Endosome and exosome enrichment

Endosomes were enriched to detect internalized α-syn-biotin PFF as previously described (5). Primary cultured neurons from WT or PARP-1 KO were incubated with α-syn-biotin PFF for 1.5 h, followed by adding trypsin to remove the membrane-bound α-syn-biotin PFF. After washing with PBS, neurons were harvested and lysed by aspirating a syringe 20 times in lysis buffer [250 mM sucrose, 50 mM Tris-HCl (pH 7.4), 5 mM MgCl2, 1mM EDTA, 1mM EGTA] with a complete protease inhibitor mixture (Roche).
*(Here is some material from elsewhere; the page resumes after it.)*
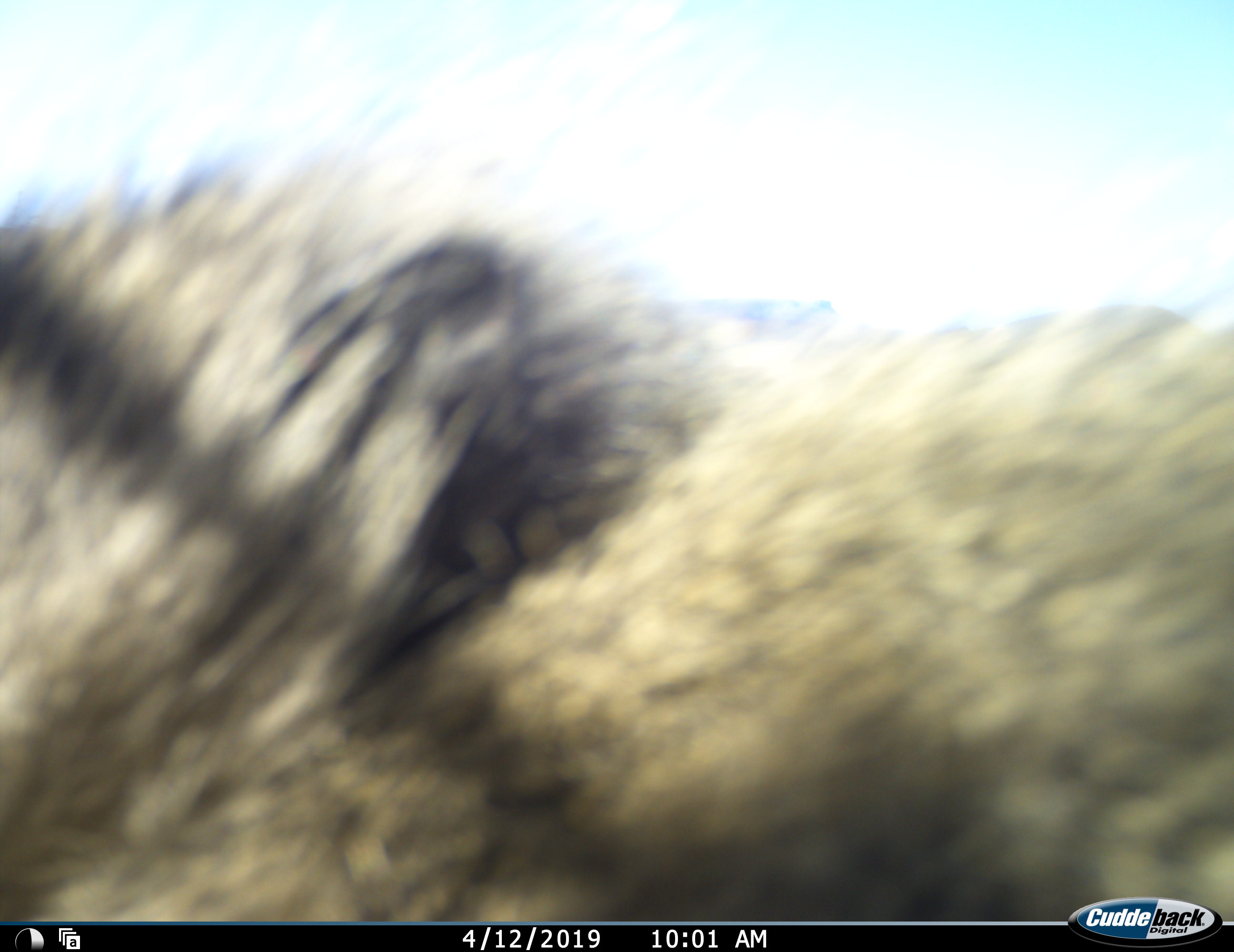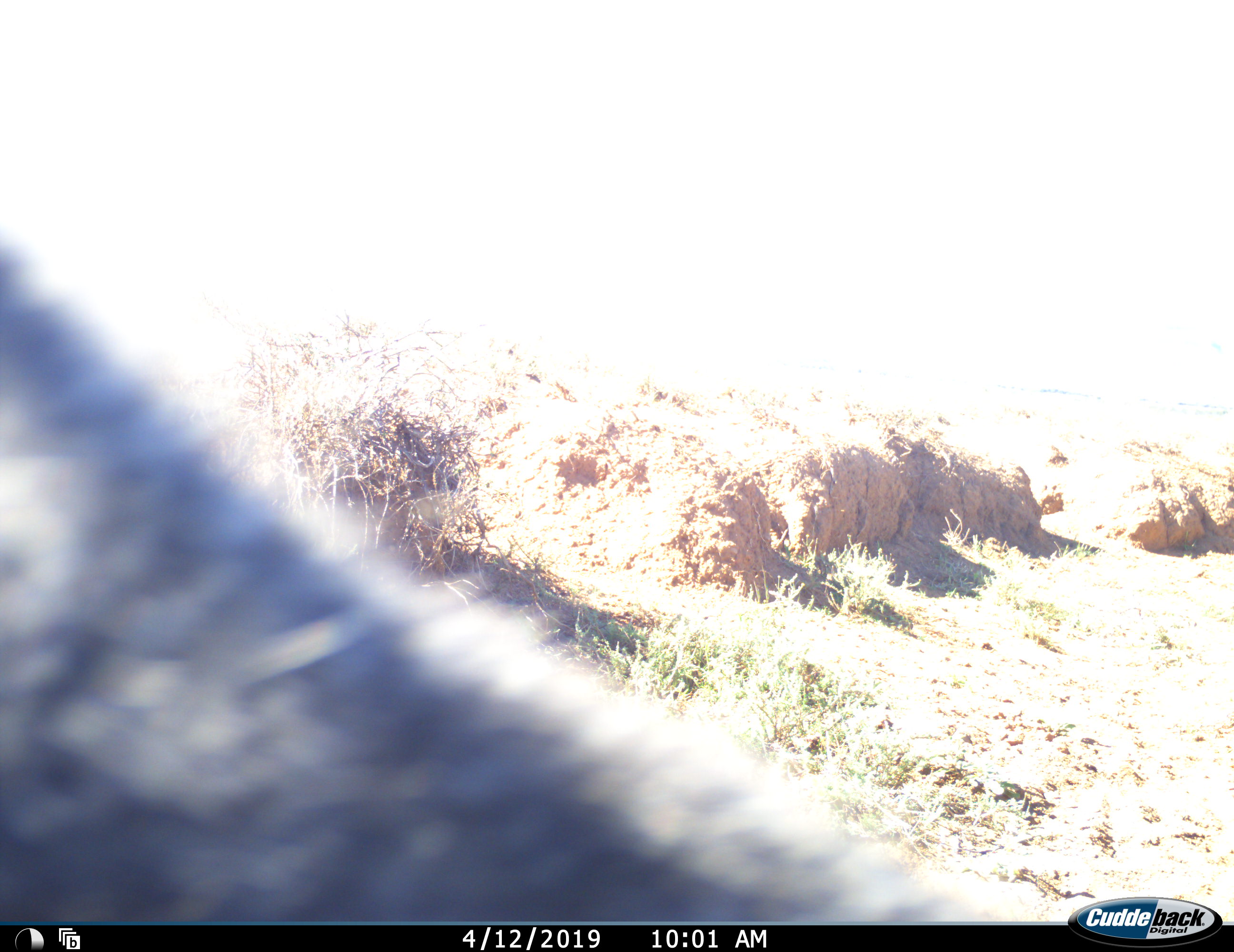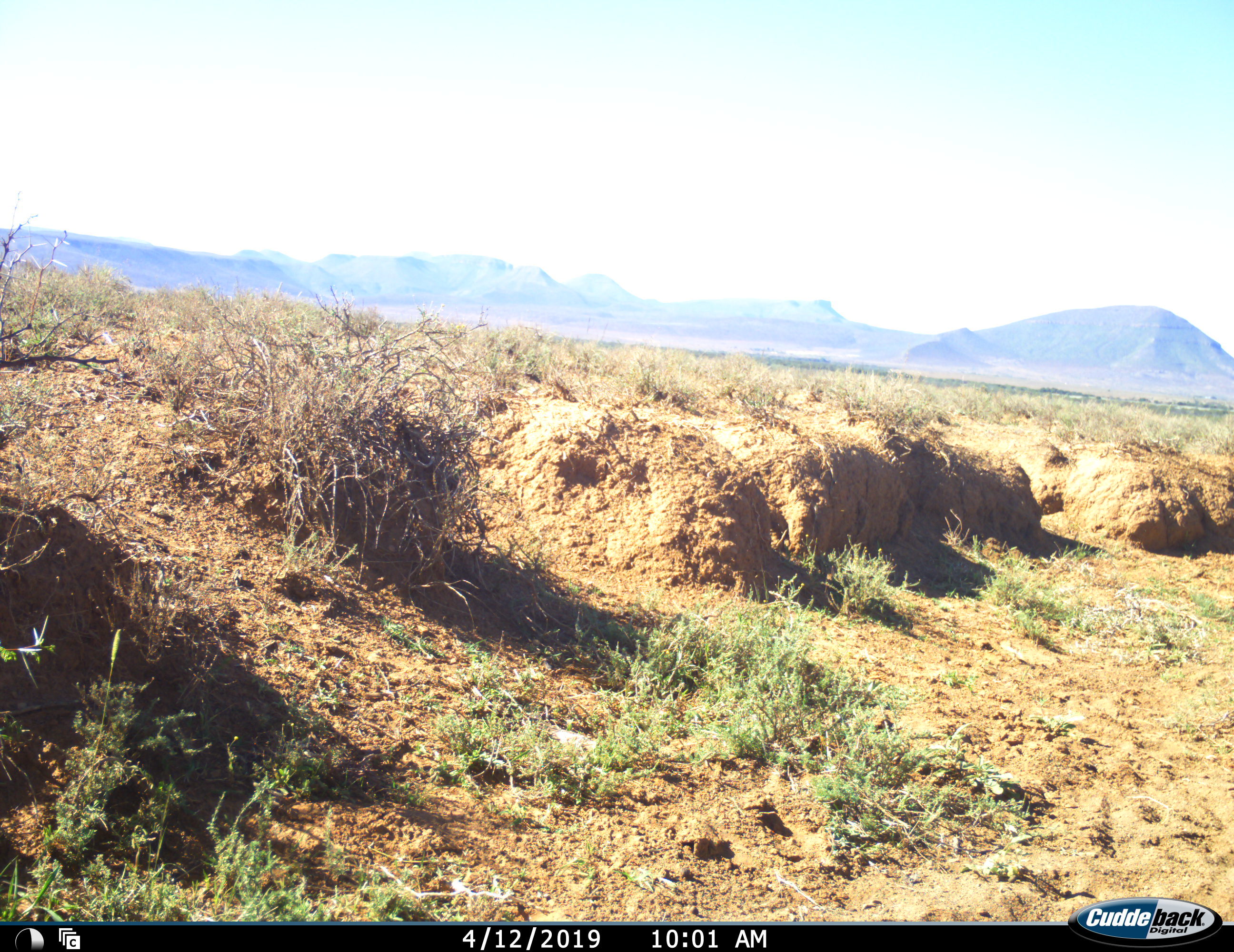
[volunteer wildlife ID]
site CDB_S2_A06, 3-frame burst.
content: unidentified animal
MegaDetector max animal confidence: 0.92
The last pellet containing the endosomes were used for immunoblot analysis after sequential centrifugation at 1000 x g for 10 min, 16,000 x g for 20 min, and 100,000 x g for 60 min at 4°C). Exosomes were enriched to detect secreted α-syn as previously described (18). Culture supernatants of primary cortical neurons transduced with AAV-α-syn followed by incubation with 500 μM NMDA for 5 min were collected and spun at 300 x g for 10 min to remove cells. The supernatants were then sequentially centrifuged at 2000 × g for 10 min, 10,000 × g for 30 min, and 100,000 × g for 90 min at 4°C). The last pellet containing exosomes was washed once with PBS and centrifuged again at 100,000 × g for 90 min. The remaining pellet was resuspended with lysis buffer.